Friday, February 10, 2012

in which I am filled with a mixture of excital and disappointal

Let's start with a headline of the day, before we move on to other more lofty matters. This is how the BBC introduced a story about the fall-out from Scottish outside-half Dan Parks' decision to hang up his international boots in the wake of Scotland's butchering of what should have been a winning position in a knuckle-chewingly awful game against England last weekend, and his own culpability in having his kick charged down by Charlie Hodgson early in the second half to gift England the only try of the game.

I'm actually inclined to agree with Jim Telfer that Parks was probably a bit hard done by, as he had been for much of his career. Yes, he was a pretty limited attacking outside-half, but so was Jonny Wilkinson and it never did him much harm. Robinson's positive eagerness to let him fall on his sword over last week's defeat (for which he was by no means solely to blame) seems a bit churlish.

Anyway, the headline reads a bit oddly, don't you think? Here's the sub-headline, which also reads a bit oddly, for the same reason.

"Retiral"? Is that a word? "Retrial", which uses the same letters, certainly is (same goes for "trailer", come to think of it), but surely the word the headline-writers were having a bit of a mental block over here was "retirement"? There's a single citation here (which, to be fair, has it as a Scottish usage), but it's hardly a ringing endorsement.

No matter. The other reason the Parks story stuck in my head was that Wales are playing Scotland in Cardiff this weekend, and the last time that happened not only was Dan Parks the Man of the Match, but the game ended with one of the most insanely exciting last five minutes of any game I've ever seen, Wales scoring 17 points without reply to win 31-24. My poor old nerves could do with a more sedate cruise to victory this time, though, particularly after the last-minute nature of our win over Ireland last Sunday.

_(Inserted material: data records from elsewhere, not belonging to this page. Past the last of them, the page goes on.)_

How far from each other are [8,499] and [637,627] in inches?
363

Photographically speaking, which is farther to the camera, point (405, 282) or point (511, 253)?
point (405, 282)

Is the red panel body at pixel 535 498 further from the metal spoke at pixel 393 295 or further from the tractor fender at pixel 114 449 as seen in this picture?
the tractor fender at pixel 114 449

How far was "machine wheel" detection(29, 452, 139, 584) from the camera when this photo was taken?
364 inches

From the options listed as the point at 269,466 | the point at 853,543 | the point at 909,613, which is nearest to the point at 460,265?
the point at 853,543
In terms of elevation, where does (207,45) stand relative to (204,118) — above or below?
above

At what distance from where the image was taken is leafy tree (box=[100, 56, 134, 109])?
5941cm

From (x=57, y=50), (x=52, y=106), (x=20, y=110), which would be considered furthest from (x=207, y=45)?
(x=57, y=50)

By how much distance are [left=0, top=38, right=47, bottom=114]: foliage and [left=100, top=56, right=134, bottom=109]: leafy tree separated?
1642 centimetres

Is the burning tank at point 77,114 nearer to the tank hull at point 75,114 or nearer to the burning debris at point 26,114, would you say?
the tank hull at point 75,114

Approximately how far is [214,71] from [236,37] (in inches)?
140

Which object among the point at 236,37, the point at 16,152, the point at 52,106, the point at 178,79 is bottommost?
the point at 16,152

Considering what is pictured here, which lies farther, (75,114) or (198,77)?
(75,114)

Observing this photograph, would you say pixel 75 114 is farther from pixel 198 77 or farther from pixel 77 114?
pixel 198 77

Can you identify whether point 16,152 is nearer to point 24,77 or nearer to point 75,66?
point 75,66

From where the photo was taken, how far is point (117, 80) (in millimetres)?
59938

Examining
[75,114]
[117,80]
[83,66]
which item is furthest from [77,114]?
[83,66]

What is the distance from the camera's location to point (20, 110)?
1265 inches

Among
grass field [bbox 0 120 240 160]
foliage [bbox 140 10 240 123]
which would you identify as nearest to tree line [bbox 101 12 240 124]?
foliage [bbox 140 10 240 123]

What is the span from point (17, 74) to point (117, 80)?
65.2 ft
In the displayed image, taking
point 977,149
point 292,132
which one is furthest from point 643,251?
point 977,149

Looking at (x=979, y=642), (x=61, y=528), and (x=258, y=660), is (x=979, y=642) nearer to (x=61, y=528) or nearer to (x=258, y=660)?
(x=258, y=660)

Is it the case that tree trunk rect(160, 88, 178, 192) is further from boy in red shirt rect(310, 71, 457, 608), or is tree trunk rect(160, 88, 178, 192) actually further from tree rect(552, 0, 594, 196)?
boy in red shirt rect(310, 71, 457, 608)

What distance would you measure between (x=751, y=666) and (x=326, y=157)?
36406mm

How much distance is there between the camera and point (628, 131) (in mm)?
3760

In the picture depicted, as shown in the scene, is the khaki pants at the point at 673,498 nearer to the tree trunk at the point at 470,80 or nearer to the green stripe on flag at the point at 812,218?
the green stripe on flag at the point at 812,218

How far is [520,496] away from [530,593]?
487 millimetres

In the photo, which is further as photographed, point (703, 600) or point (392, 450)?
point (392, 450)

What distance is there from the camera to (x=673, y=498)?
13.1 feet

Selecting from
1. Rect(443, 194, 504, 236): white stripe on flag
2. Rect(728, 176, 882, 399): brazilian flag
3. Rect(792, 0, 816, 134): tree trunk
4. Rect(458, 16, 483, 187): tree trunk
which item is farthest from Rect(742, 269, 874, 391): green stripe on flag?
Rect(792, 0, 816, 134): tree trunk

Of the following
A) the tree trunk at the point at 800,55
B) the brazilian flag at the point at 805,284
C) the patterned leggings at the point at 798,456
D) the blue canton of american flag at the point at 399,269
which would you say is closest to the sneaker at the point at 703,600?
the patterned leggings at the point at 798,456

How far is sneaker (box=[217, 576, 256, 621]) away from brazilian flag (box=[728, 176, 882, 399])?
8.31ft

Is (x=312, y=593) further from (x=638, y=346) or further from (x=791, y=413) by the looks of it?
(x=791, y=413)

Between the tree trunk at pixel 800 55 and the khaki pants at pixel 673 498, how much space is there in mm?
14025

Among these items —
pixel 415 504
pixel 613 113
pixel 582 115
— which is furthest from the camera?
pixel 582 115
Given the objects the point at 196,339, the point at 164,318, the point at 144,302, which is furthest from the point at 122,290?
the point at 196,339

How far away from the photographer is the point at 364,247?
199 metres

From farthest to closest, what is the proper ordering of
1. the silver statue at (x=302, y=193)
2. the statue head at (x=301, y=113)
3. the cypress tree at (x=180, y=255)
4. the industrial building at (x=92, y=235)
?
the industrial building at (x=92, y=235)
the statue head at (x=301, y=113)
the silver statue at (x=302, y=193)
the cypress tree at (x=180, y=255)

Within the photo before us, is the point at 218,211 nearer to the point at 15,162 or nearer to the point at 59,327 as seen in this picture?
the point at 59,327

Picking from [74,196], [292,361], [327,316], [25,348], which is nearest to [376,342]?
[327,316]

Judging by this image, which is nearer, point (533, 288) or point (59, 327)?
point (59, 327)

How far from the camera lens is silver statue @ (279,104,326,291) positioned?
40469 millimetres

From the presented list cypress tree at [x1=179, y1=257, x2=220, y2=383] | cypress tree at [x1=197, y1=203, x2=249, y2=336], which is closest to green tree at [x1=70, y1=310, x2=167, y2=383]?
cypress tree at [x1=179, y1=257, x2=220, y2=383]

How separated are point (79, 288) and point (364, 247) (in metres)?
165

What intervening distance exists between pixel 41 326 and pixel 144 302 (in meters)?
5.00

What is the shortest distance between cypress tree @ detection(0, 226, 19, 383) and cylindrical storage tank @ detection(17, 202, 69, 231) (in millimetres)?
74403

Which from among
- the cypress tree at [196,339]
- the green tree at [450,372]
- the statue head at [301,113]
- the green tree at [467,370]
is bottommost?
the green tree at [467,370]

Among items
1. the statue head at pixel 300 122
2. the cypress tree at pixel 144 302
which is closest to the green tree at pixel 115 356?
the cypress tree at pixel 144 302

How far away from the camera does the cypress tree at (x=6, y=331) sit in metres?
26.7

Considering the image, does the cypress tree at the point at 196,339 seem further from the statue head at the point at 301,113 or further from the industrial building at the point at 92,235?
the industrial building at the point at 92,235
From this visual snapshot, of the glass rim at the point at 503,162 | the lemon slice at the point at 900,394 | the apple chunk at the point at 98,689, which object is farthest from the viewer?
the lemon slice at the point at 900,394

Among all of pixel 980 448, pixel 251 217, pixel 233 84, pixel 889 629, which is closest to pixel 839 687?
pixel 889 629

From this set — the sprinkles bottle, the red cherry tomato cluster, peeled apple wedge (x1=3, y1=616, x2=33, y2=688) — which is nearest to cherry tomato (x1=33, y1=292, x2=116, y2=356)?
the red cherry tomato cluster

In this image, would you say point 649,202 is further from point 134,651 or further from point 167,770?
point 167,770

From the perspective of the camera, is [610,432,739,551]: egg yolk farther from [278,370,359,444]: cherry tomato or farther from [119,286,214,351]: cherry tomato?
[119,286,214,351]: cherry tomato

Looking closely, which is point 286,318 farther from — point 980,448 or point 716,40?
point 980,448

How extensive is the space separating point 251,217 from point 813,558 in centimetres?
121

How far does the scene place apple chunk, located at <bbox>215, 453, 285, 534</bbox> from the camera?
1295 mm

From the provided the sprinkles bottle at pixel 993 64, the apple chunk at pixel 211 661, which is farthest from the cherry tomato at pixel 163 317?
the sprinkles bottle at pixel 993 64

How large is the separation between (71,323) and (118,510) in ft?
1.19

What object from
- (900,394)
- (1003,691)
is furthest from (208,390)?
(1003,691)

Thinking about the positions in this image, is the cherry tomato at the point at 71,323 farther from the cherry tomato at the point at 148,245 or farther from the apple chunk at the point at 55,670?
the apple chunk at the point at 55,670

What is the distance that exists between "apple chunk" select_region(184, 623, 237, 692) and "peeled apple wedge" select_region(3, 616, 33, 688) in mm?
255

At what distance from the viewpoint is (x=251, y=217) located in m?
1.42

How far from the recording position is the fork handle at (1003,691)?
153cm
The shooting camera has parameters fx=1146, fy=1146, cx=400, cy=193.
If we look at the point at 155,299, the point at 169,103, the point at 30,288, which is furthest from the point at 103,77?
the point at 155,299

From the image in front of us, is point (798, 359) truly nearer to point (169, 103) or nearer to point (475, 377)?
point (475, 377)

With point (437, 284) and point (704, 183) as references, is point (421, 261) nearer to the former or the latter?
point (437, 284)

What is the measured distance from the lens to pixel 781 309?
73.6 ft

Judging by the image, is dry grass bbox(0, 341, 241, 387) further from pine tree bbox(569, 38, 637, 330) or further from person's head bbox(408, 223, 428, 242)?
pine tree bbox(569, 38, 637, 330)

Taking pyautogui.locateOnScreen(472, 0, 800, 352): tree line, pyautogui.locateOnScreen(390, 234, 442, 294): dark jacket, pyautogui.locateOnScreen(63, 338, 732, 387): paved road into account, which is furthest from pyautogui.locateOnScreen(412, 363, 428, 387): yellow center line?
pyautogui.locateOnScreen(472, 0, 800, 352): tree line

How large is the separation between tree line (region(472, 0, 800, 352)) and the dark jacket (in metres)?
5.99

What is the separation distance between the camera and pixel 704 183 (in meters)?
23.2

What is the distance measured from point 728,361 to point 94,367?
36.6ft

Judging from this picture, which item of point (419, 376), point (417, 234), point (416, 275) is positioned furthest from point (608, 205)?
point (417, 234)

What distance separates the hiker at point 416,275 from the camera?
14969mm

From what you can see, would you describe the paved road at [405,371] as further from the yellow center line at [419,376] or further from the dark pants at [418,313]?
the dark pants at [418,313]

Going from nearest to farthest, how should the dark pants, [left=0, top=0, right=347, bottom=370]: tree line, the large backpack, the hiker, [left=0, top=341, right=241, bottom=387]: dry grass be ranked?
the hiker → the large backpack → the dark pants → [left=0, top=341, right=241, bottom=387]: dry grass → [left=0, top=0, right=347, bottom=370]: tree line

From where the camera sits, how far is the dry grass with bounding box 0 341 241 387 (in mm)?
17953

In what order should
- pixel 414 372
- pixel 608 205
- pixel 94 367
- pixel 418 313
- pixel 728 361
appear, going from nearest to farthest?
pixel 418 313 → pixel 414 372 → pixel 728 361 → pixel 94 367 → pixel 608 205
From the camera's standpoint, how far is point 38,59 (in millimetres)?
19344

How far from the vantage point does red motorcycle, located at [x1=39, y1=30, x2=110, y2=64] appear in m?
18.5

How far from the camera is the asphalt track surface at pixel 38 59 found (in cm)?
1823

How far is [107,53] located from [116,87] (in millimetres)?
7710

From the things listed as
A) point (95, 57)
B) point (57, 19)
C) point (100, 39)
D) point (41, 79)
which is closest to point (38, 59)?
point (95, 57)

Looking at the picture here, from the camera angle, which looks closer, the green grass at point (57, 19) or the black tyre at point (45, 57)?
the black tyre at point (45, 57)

Back to rugby-related words, and continuing the Dan Parks links: it is odd how the number 10 position in rugby union has such a wide variety of names, usage of which splits broadly across national boundaries (I'm thinking solely of English-speaking nations here: I mean, obviously the French have a different word for it). I think the usage breaks down like this:

England: fly-half
Wales: outside-half
Scotland: stand-off
New Zealand: first five-eighth

I can't think of another position that has so many alternative names - the New Zealanders call what everyone else calls an inside centre a second five-eighth, and people used to call flankers wing-forwards (though that usage is largely obsolete now), but that's about it. I suppose it just reflects the pivotal play-making nature of the number 10 position - a bit like the quarterback in American football, but without the helmet, body armour and terrifying religiosity.